Die Hannoveraner FAIR WARNING haben mit „Sundancer“ ein neues Album am Start, immerhin schon das siebte. Moment, Hannover? Da kommt doch noch eine andere Hard-Rock-Band her – und siehe da: Damit erschöpft sich die Ähnlichkeit mit den Scorpions noch nicht, denn für beide gilt, dass sie im Ausland erfolgreicher sind als im Inland. Das gilt für die Scorpions weltweit und für FAIR WARNING immerhin für Japan. Da dafür so richtig, wie jeder sehen kann, der die Facebook-Seite der Band aufruft – Livebilder von vollen japanischen Hallen gibt es dort zuhauf. Und ehe man anfängt, sich darüber lustig zu machen, muss man der Fairness halber fragen: warum eigentlich? Fehlt ihnen etwas, was andere Hard-Rock-Bands haben, die auch in Europa abräumen?
Nein, eigentlich nicht. Das Line-up ist nicht überraschend, aber funktional: Gitarre, Bass, Schlagzeug, fertig. Ab und an wird die Band von ein paar Synthesizer-Spuren unterstützt. Das eigentlich Pfund, mit dem gewuchert werden darf, ist aber Sänger Tommy Heart – der hat eine Stimme, mit der man einfach Hard-Rock-Sänger werden muss. Entsprechend spielen, singen und solieren FAIR WARNING sich auf „Sundancer“ souverän durch 14 Songs mit einer Gesamtlänge von etwas über 60 Minuten – und unterhalten den geneigten Genrefan vorzüglich.
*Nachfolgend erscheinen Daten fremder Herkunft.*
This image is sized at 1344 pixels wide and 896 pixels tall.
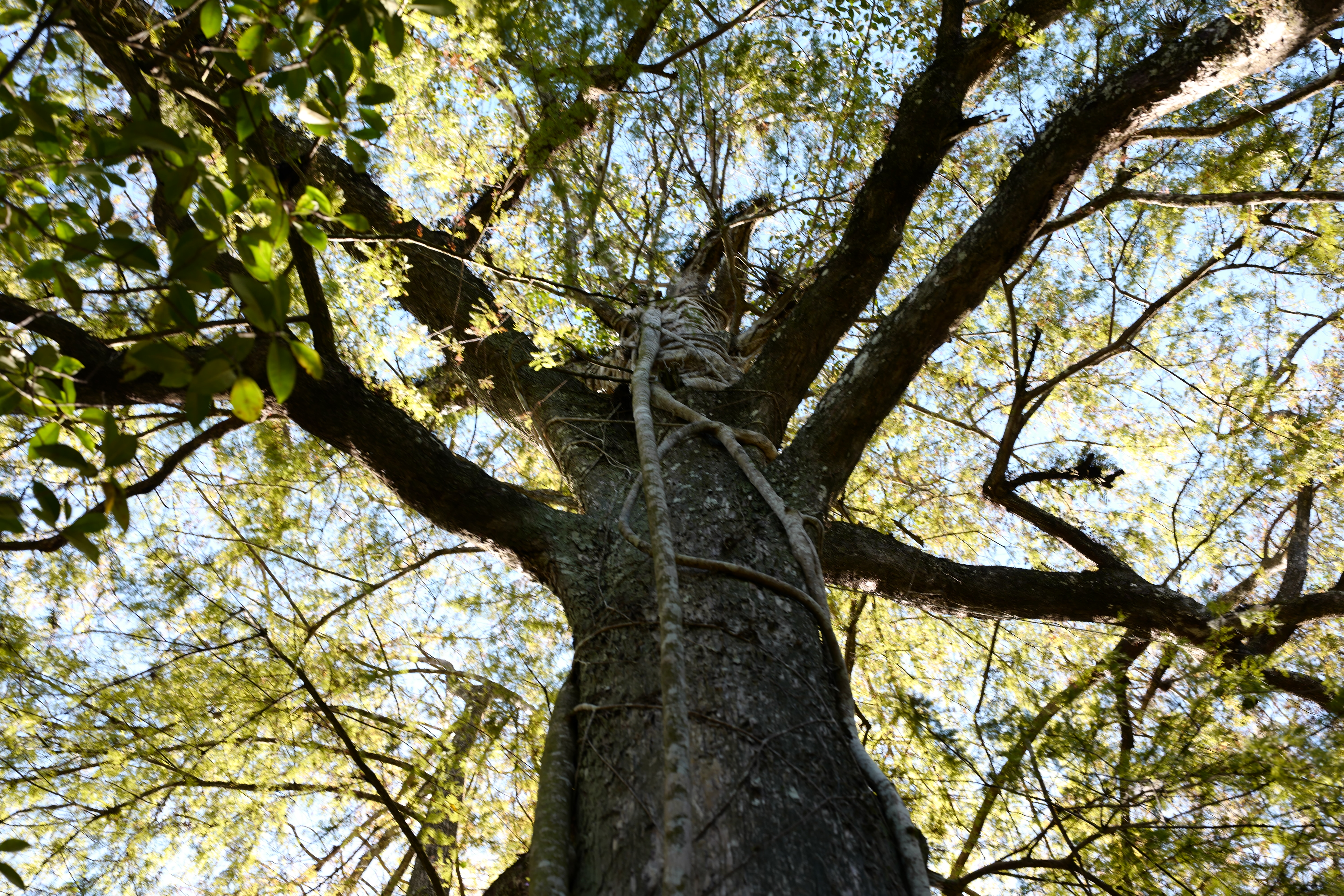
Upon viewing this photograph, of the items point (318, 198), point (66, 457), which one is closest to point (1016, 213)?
point (318, 198)

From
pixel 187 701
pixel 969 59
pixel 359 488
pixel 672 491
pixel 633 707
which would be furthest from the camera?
pixel 359 488

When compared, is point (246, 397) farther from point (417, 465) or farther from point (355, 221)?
point (417, 465)

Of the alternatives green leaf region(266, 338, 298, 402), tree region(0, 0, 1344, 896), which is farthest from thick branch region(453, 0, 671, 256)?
green leaf region(266, 338, 298, 402)

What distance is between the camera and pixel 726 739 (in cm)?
185

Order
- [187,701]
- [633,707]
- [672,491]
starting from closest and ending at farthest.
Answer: [633,707] < [672,491] < [187,701]

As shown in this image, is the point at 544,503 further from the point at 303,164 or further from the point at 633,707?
the point at 303,164

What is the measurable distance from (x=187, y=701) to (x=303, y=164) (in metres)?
2.52

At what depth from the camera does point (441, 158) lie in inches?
181

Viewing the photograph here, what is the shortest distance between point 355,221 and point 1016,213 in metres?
2.45

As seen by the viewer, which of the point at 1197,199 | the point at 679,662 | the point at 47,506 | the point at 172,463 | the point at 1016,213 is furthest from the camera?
the point at 1197,199

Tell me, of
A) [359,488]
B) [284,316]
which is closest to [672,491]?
[284,316]

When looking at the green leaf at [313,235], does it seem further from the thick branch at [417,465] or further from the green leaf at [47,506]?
the thick branch at [417,465]

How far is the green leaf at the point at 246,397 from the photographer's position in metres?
1.05

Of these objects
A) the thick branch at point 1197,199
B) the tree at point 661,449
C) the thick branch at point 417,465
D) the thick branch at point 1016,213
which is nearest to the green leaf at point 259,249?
the tree at point 661,449
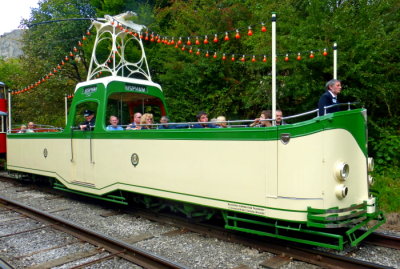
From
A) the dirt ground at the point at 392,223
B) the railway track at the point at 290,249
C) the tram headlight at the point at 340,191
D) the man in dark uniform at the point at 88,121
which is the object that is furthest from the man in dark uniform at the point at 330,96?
the man in dark uniform at the point at 88,121

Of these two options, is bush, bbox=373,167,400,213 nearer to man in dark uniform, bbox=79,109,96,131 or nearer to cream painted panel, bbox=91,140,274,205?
cream painted panel, bbox=91,140,274,205

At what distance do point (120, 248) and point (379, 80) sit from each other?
6947mm

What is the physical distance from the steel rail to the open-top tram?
1089mm

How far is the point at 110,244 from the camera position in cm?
516

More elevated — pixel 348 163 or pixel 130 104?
pixel 130 104

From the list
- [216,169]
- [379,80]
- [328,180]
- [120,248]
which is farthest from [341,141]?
[379,80]

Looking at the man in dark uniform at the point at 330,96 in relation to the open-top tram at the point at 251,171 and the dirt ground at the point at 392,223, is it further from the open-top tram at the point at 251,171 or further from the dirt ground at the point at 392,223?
the dirt ground at the point at 392,223

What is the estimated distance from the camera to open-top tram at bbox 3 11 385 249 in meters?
4.20

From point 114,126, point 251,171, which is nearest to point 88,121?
point 114,126

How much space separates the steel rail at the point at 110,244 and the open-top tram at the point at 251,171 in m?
1.09

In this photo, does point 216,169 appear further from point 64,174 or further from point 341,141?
point 64,174

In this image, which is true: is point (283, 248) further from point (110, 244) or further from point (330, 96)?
point (110, 244)

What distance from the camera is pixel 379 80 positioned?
334 inches

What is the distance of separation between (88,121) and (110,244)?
3.48 meters
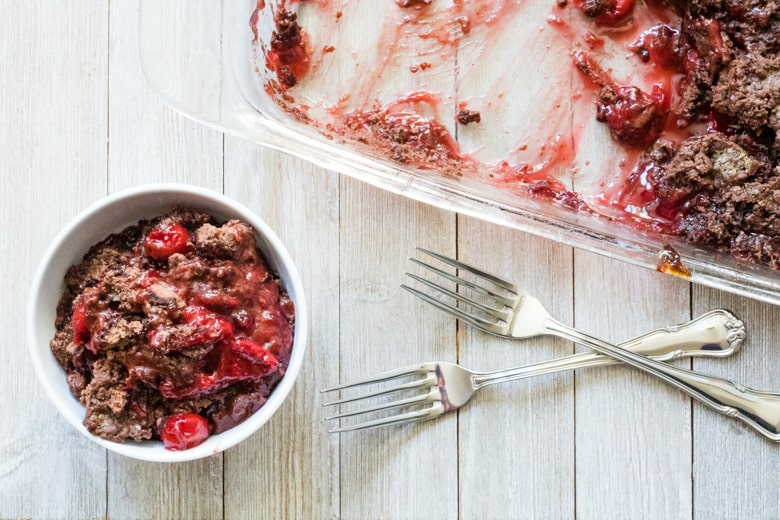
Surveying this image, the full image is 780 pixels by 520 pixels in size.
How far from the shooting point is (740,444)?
1.74 m

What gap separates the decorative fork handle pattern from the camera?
1703 millimetres

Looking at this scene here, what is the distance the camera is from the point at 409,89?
1.78m

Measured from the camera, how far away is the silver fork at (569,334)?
5.50 feet

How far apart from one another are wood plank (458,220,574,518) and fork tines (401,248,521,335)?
4 centimetres

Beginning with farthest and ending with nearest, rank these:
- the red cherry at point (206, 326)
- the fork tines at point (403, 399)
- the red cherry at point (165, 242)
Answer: the fork tines at point (403, 399)
the red cherry at point (165, 242)
the red cherry at point (206, 326)

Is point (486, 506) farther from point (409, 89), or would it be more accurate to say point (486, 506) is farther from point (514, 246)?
point (409, 89)

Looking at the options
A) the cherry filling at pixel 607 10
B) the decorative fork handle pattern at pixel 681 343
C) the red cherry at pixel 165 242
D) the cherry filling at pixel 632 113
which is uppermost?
the cherry filling at pixel 607 10

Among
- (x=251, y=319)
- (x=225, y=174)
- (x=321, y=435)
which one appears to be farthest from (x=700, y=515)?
(x=225, y=174)

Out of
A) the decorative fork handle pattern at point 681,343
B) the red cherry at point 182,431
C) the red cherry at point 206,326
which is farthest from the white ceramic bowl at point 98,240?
the decorative fork handle pattern at point 681,343

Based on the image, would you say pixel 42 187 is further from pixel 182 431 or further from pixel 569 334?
pixel 569 334

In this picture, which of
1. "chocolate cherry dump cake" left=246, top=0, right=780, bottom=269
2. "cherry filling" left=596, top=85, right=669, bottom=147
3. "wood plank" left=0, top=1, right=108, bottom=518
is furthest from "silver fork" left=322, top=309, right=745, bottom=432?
"wood plank" left=0, top=1, right=108, bottom=518

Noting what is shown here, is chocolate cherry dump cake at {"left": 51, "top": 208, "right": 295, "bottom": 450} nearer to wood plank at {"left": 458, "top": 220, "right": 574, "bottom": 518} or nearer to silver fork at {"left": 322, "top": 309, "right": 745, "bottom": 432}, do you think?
silver fork at {"left": 322, "top": 309, "right": 745, "bottom": 432}

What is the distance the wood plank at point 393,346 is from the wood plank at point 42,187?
611 millimetres

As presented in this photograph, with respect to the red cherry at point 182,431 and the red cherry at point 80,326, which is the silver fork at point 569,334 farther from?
the red cherry at point 80,326
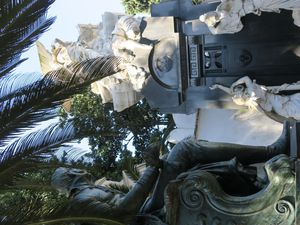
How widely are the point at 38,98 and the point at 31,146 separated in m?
0.54

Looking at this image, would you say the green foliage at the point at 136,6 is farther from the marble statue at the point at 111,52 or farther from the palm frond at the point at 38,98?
the palm frond at the point at 38,98

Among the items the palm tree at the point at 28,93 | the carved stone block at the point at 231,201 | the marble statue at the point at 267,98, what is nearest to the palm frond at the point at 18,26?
the palm tree at the point at 28,93

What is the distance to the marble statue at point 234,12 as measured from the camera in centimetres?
1148

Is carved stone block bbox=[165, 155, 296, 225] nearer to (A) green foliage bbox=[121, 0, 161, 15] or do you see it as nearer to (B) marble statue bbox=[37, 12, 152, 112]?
(B) marble statue bbox=[37, 12, 152, 112]

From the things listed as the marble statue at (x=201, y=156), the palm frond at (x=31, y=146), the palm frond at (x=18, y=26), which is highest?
the palm frond at (x=18, y=26)

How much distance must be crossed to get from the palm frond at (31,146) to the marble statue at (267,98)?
22.4 feet

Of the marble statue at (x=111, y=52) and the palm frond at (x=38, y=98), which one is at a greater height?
the palm frond at (x=38, y=98)

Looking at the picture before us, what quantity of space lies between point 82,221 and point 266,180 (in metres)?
1.79

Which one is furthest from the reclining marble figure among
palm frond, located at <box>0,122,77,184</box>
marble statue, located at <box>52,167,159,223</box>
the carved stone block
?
palm frond, located at <box>0,122,77,184</box>

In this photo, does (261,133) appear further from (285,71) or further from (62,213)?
(62,213)

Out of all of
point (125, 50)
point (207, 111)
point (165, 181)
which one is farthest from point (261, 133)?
point (165, 181)

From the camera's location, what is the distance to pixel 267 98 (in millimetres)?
12016

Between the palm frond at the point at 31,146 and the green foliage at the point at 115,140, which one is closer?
the palm frond at the point at 31,146

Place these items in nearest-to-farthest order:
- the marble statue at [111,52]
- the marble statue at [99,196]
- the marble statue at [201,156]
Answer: the marble statue at [99,196] → the marble statue at [201,156] → the marble statue at [111,52]
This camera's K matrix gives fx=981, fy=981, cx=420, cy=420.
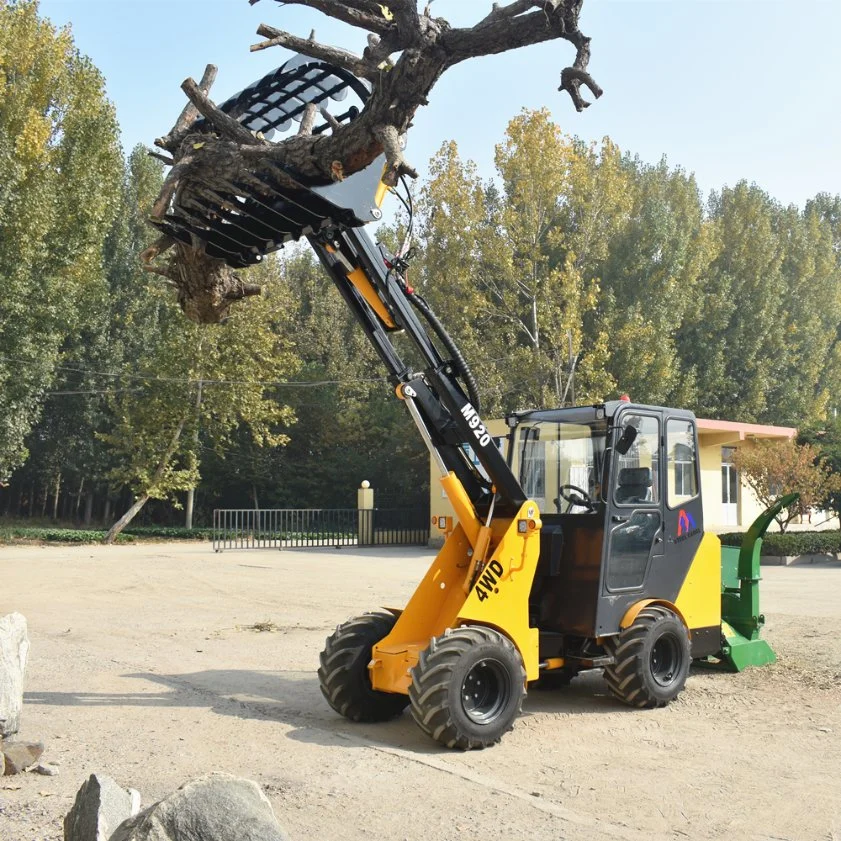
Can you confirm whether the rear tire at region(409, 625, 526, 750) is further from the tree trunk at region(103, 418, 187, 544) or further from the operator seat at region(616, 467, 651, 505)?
the tree trunk at region(103, 418, 187, 544)

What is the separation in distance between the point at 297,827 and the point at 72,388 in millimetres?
36766

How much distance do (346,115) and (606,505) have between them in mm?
3561

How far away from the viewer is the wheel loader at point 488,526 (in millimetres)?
6625

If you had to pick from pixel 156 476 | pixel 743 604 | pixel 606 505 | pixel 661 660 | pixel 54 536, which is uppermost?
pixel 156 476

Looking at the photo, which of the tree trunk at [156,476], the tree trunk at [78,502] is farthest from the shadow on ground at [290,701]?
the tree trunk at [78,502]

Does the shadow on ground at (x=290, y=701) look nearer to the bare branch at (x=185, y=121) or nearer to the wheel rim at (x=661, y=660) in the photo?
the wheel rim at (x=661, y=660)

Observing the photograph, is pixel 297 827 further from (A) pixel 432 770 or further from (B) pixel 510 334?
(B) pixel 510 334

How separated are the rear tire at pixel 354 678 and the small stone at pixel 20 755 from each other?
6.71 feet

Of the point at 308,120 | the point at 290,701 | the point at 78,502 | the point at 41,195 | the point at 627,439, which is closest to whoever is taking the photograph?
the point at 308,120

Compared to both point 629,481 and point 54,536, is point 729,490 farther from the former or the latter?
point 629,481

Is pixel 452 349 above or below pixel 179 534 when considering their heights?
above

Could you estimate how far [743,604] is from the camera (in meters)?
9.65

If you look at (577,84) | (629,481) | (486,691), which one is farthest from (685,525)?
(577,84)

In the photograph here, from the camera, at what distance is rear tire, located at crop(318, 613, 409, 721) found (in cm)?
729
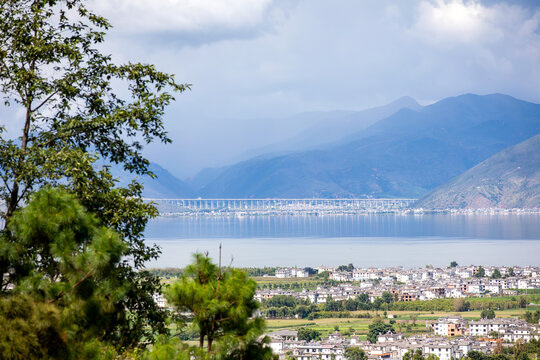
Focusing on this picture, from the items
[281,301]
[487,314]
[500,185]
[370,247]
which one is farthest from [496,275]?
[500,185]

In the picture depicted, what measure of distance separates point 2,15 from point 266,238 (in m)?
43.2

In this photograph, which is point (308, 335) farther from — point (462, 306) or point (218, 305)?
point (218, 305)

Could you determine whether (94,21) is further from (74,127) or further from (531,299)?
(531,299)

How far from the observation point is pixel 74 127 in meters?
3.66

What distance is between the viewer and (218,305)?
9.90 feet

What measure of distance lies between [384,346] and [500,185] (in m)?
80.7

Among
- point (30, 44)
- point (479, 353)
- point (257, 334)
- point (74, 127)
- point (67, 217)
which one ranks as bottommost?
point (479, 353)

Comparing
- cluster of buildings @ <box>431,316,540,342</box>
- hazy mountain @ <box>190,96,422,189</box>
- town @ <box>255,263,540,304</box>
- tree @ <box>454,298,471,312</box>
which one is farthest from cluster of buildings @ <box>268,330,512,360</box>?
hazy mountain @ <box>190,96,422,189</box>

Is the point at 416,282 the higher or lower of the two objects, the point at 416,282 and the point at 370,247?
the lower

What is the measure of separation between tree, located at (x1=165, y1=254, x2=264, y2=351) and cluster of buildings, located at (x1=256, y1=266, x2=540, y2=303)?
1755 centimetres

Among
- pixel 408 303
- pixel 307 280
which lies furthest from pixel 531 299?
pixel 307 280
Es gibt wunderbare Kracher in bester Tradition des Stadion Rocks, wie „Troubled Love“, „Man In The Mirror“ oder „Touch My Soul“. Etwas ruhigere Halbballaden („Send Me A Dream“), die schon mal genretypisch kitschiger werden, dabei aber nicht aus dem Ruder laufen, ergänzen die Palette. Die Texte sind zwar alles andere als kreativ, nehmen aber immerhin nicht jedes Klischee mit, das auf dem Weg liegt. Ganz selten merkt man, dass Tommy Heart kein Native Speaker ist. Aber geschenkt, das gilt für viele deutsche Bands. Alles in allem stehen auf „Sundancer“ einige Songs, die sich qualitativ nicht hinter den Referenzbands des Genres verstecken müssen und mit denen eine Band wie Gotthard immerhin auch in Europa Stadien füllt. Ich bin mir sicher, schummelten die Eidgenossen ihren Shows unangekündigt ein Cover eines Liedes von FAIR WARNING unter, es fiele kaum auf.
Also alles in Ordnung? Der mangelnde inländische Erfolg nur eine Unhöflichkeit der Geschichte? Na ja. Vielleicht liegt es an der Konventionalität. FAIR WARNING begeben sich nicht eine Minute aus der eigenen Komfortzone. Sicher ist es das, was die Fans hören wollen. Aber von Experimentierfreude oder ein paar neuen Ideen fehlt jede Spur. Das ist bei dem insgesamt äußerst soliden Material keine Katastrophe, aber manche Songs sind doch arg vorhersehbar geraten, wie „Get Real“ oder auch „Natural High“. Das alles ist nett anzuhören, aber die eben genanten Tracks (und einige weitere) bleiben dem Hörer kaum im Kopf haften und entfalten keine Langzeitwirkung. Wegen der allgemein hohen Qualität gibt es dennoch eine klare Empfehlung für die Fans des Genres, wohingegen alle anderen vermutlich auf „Sundancer“ verzichten können.